Слух коробит насмешливо-презрительный тон, которым все сказано. Как бы между строк читается, мол, не ерепенься, бери шалаву, гони деньги и отваливай. Всепоглощающим смерчем в голове проносится обжигающая бешеная злость, которая спустя мгновение уступает место холодной ярости.
– Я уже выбрал. Ее. – Показываю рукой на малявку, пытающуюся спрятаться у меня за спиной. – Сколько?
– Таки господин официер ошибается. Ето прислужка, взятая из жалости. Выберите любую мою дэфочку и таки не пожалеете. – Мамочка не скрывает торжества в голосе. – Но мы уфсегда рады услужить господину официеру. Если он хочет именно вот ее, таки мы – согласны. Но ето будет стоить очень дорого. Тридцать рублёв…
Далее, по ее логике, должна следовать сцена торговли с присущим циничным нахваливанием первосортности и нетронутости «товара». Придется ее огорчить.
– Тридцать рублей? – Хорошо, что заначка в кармане, взял на всякий пожарный. – Хорошо. Я даю деньги и забираю девочку. Навсегда!
Вот так вот, немая сцена. Правда, бандерша быстро спохватывается.
– Таки ето невозможно, господин официер! Она… не отработала свой долг! А ето ишо… двадцать рублёв!..
Долг, говоришь? У маленькой девчонки? Перед содержательницей притона?.. А-га, щас! Небольшой шаг вперед, слегка наклоняюсь, стараясь не дышать исходящими кухонными ароматами, к которым присоединился еще и запах пота, говорю негромко, чтобы слышала только она и ее «секьюрити»:
– Ты так дешево ценишь свою жизнь, старая сволочь? Только вот пикни еще что-нибудь, я устрою тебе похороны на всю сумму… Тридцать рублей! Всё!

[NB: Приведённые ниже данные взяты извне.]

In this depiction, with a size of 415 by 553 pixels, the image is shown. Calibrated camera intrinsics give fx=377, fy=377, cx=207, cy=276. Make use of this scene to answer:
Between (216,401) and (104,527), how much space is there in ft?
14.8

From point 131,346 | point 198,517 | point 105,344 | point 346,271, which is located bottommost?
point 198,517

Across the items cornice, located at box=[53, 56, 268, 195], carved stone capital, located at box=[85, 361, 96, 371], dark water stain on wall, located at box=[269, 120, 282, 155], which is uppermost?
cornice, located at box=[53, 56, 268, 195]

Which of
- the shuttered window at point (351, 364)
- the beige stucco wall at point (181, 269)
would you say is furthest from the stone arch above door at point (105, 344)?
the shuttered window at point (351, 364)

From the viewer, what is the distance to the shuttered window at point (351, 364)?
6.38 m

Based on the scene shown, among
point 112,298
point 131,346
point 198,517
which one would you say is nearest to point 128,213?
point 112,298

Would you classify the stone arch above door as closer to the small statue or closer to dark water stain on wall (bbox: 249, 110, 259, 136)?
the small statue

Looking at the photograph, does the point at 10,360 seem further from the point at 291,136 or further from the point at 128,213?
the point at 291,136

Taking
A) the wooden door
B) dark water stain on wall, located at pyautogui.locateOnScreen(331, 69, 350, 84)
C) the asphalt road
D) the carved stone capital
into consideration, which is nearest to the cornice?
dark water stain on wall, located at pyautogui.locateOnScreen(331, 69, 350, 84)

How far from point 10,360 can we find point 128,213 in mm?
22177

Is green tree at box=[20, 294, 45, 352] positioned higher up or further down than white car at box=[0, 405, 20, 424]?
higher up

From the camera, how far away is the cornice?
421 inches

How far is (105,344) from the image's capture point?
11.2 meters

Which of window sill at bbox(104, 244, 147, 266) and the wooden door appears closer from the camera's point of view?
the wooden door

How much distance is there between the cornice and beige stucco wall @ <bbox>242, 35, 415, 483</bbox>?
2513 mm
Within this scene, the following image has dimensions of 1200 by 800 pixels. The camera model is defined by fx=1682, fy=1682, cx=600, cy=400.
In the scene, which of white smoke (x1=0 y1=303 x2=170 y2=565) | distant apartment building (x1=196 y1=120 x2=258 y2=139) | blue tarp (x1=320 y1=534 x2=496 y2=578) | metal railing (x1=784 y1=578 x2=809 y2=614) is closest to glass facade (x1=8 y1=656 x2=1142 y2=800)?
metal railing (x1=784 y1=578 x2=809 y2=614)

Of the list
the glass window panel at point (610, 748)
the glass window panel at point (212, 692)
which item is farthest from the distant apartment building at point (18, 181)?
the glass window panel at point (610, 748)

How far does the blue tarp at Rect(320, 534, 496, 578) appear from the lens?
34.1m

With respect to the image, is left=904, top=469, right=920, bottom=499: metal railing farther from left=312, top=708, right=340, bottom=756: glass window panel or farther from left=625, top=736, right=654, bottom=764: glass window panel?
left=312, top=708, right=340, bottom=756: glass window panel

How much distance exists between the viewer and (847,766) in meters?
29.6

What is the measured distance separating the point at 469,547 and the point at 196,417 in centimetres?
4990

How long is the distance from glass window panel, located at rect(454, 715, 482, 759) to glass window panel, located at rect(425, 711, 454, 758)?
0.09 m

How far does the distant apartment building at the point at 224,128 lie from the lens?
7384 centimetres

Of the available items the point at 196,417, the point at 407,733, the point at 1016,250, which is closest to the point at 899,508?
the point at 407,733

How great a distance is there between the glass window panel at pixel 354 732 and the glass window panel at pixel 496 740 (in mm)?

Подручный «пролетарий» пытается вклиниться между нами, затем, наклонясь, тянется к голенищу, где, скорее всего, что-то спрятано. Демонстративно перехватываю ножны левой рукой, чтобы удобней достать шашку, и смотрю ему прямо в глаза. Тот, все поняв, замирает, потом медленно выпрямляется. Достаю из кармана портмоне, вынимаю купюры и якобы нечаянно роняю их на землю.
– Деньги теперь твои. Девочка теперь моя.
Никто не возражает и не шевелится. Поворачиваюсь, беру в свою руку маленькую ладошку. Если этот придурок все-таки возьмется за нож, услышу, и пусть потом не обижается. За железку хвататься «пролетарий» побоялся, только прошипел сквозь зубы обычную блатную страшилку:
– Еще встретимся, фрайер. Кокну пером, будет тебе амба и ша…
Никогда не был знатоком воровского жаргона, но кто сказал, что солдатский диалект русского языка девяностых годов двадцатого века сильно от него отличается?